In that update, D. Ross Camidge, MD, PhD, of the University of Colorado Cancer Center in Aurora, and colleagues reported that the adverse events (AEs) with Teliso-V were manageable. The most common any-grade treatment-related AEs in LUMINOSITY were peripheral sensory neuropathy, peripheral edema, and fatigue; the most common grade ≥3 AE was peripheral sensory neuropathy. There were also a handful of cases of interstitial lung disease (ILD), and Camidge's group pointed out that "most patients with nonsquamous EGFR-WT NSCLC in the current study received a previous immune checkpoint inhibitor, and a previous report has suggested that patients with previous immune checkpoint inhibitor therapy have a greater likelihood of ILD during subsequent therapy."

LUMINOSITY co-investigator Shun Lu, MD, PhD, of Shanghai Jiao Tong University, is involved in the ongoing TeliMET NSCLC-01 trial. The open-label, global phase III trial evaluating the efficacy, safety, pharmacokinetics, and pharmacodynamics of Teliso-V monotherapy compared with docetaxel in patients with locally advanced/metastatic c-Met overexpressing EGFR WT nonsquamous NSCLC who have progressed on prior therapy. The trial has an estimated completion date of March 2028.

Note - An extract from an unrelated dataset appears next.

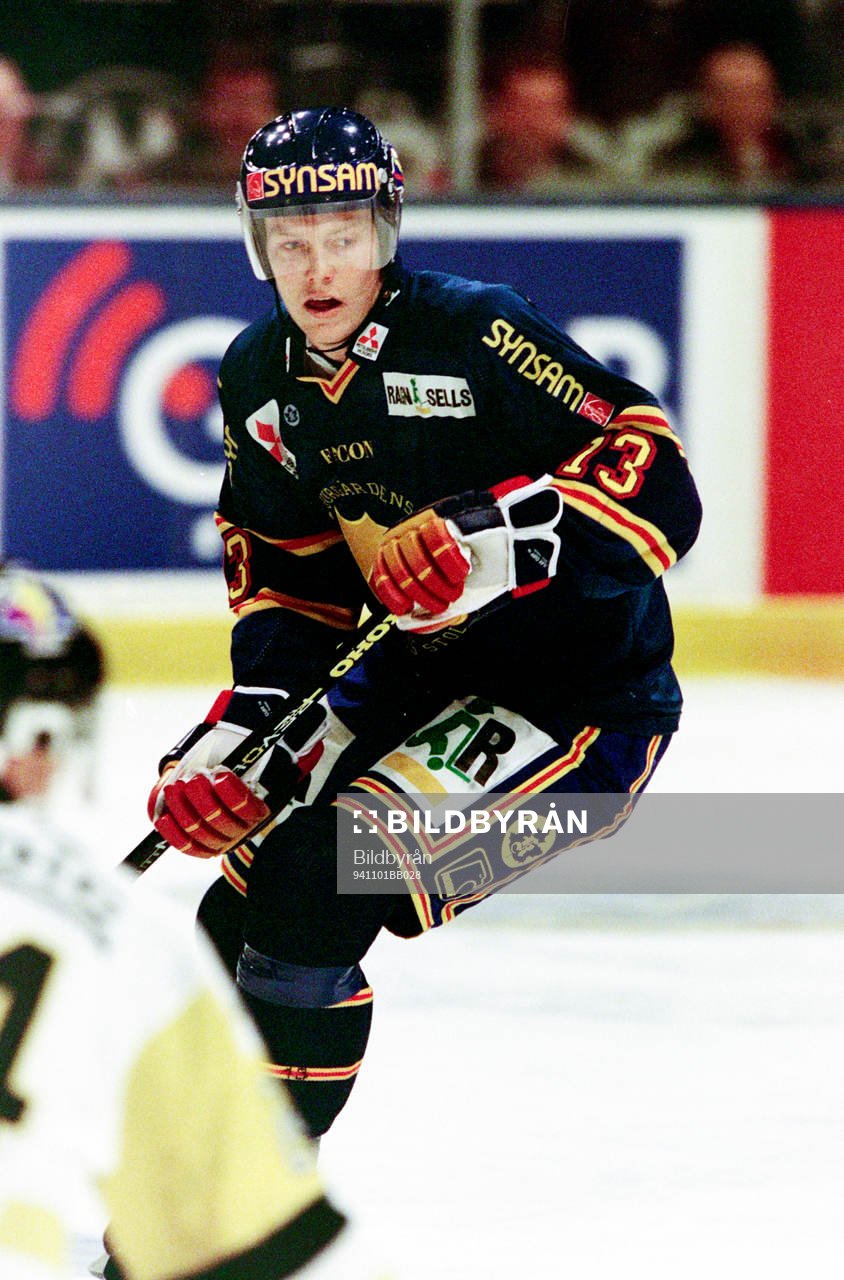 Mats Sundin, Djurgården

Barrett Ainsworth, PhD, scientific director of oncology clinical development at AbbVie, shared highlights from the recent "trial in progress" poster at the 2024 ASCO annual meeting.

What is the background for TeliMET NSCLC-01?

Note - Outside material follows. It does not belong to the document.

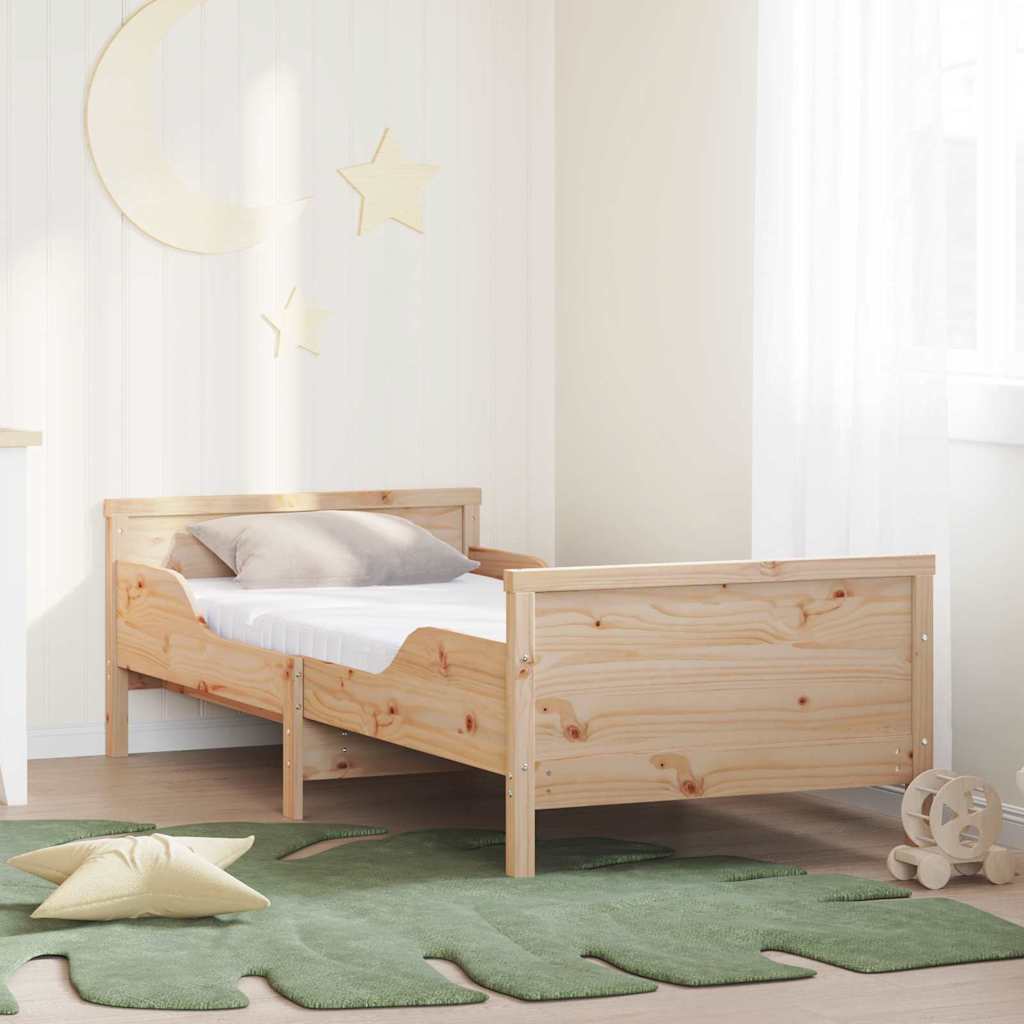 3385943_1.jpg Bettrahmen mit ausziehbarem Matratze – Bild 1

Ainsworth: Teliso-V is a first-in-class ADC. C-met is overexpressed in a subset of patients with NSCLC. In the primary analysis of LUMINOSITY, the median duration of response [DoR] for the overall C-met-expressing population was 8.3 months and 9 months in C-met high [with Teliso-V monotherapy] patients. The median overall survival [OS] was 14.5 months overall and 14.6 months in C-met high patients.

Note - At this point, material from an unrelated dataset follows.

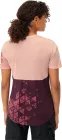 Vaude MTB dres Moab VI, dámsky, soft rose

What are some of the TeliMET trial details?

Ainsworth: Patients are randomized 1:1 to either Teliso-V or docetaxel and treated until disease progression, toxicity, or other discontinuation criteria are met. Stratification factors include C-met high status, prior immune checkpoint inhibitor therapy, and region -- i.e., U.S./Canada, Europe, Pan-Asia, and rest of the world.

Approximately 698 patients will be enrolled, with Teliso-V dosed at 1.9 mg/kg every 2 weeks as an IV infusion. Docetaxel will be dosed at 75 mg/m2 every 3 weeks, or according to local package insert recommendations.

Patients must have C-met overexpressing NSCLC per central immunohistochemistry. They must have also progressed on at least one prior line of therapy, which can include no more than one prior line of platinum-based chemotherapy. Patients must not have actionable activating EGFR mutations. Patients receiving prior C-met-targeted antibody therapy or prior docetaxel therapy are excluded.

The co-primary endpoints are progression-free survival [PFS] per independent central review [ICR] and OS. Secondary endpoints include confirmed ORR by ICR, DoR by ICR, patient-reported outcome, a PFS per investigator assessment.

What's the current trial status?

Ainsworth: Enrollment for the ongoing TeliMET NSCLC-01 trial began in March 2022, with 250 sites in 34 countries planned.

Read the review article by Mountzios and colleagues here.

Mountzios disclosed financial relationships with Roche, Boehringer Ingelheim, AstraZeneca, MSD, Bristol Myers Squibb GmbH, Novartis, Amgen, Takeda, AstraZeneca/Greece, Novartis, Ipsen, and Demo Pharmaceutical.

TeliMET NSCLC-01 is funded by AbbVie; Ainsworth and some co-authors of the study are company employees.